A healthy Garden here in the Upstate should receive at least 1'' of water per week during summer. Of course their are exceptions such as Xeriscape gardens, which are usually designed to survive in areas of very high heat or where water is scarce.

Since making sure that your garden is well watered every week may not fit your busy schedule, that is where mulch saves the day. Mulch will help conserve the moisture in your garden during the high summer heat. To make sure mulch is helping to conserve moisture in the soil and not keeping water from entering the soil, water your garden well before you put the mulch down. Then mulch your garden to a depth of between 1''-3'' and water it again. After this initial two-step watering, your garden should be on its way to conserving moisture in the high summer temperatures. You may still need to water your garden, but not nearly as often.
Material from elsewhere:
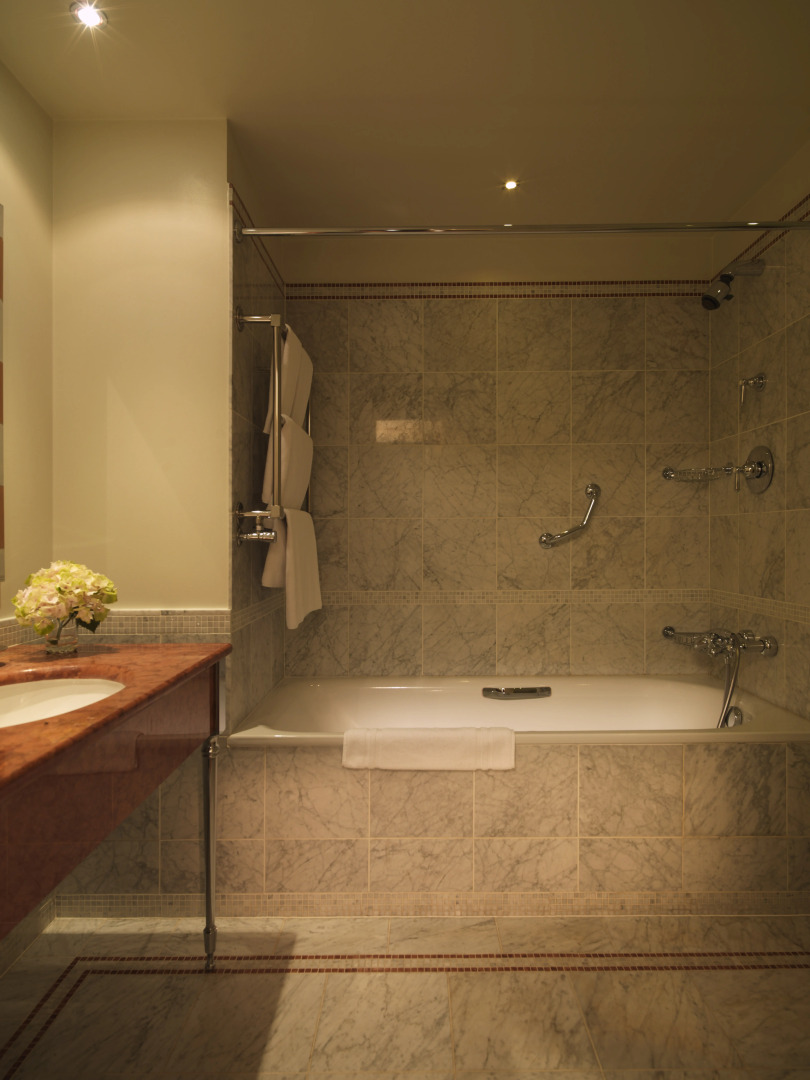 Отель Астория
Having a garden very full of plants not only is beautiful to look at, but it also keeps moisture in the soil. At first you would think that having a very full garden would take more watering, but it is just the opposite. Having a garden full of plants increases the humidity level in the garden. The garden plants also help conserve water in the garden by shading the ground from the sun's moisture evaporating powers. If you have spaces of exposed soil or mulch between plant species, it may look neat, but you are allowing the sun to shine directly onto the ground. This means that the water will leave your garden that much faster. And unless enough mulch is on the open ground between plants, the plants roots may be heat stressed as well.

Keep in mind that your entire garden is alive. So not only do the plants suffer in the heat, but the living food chain in your garden suffers as well. While parts of your garden's natural food chain may begin to collapse from the heat stress, other parts of that same food chain will take advantage of the collapse. This is where plants become more open to attacks from aphids and other disease spreading plant pests, while beneficial insects begin to decline as they leave to look for more favorable conditions.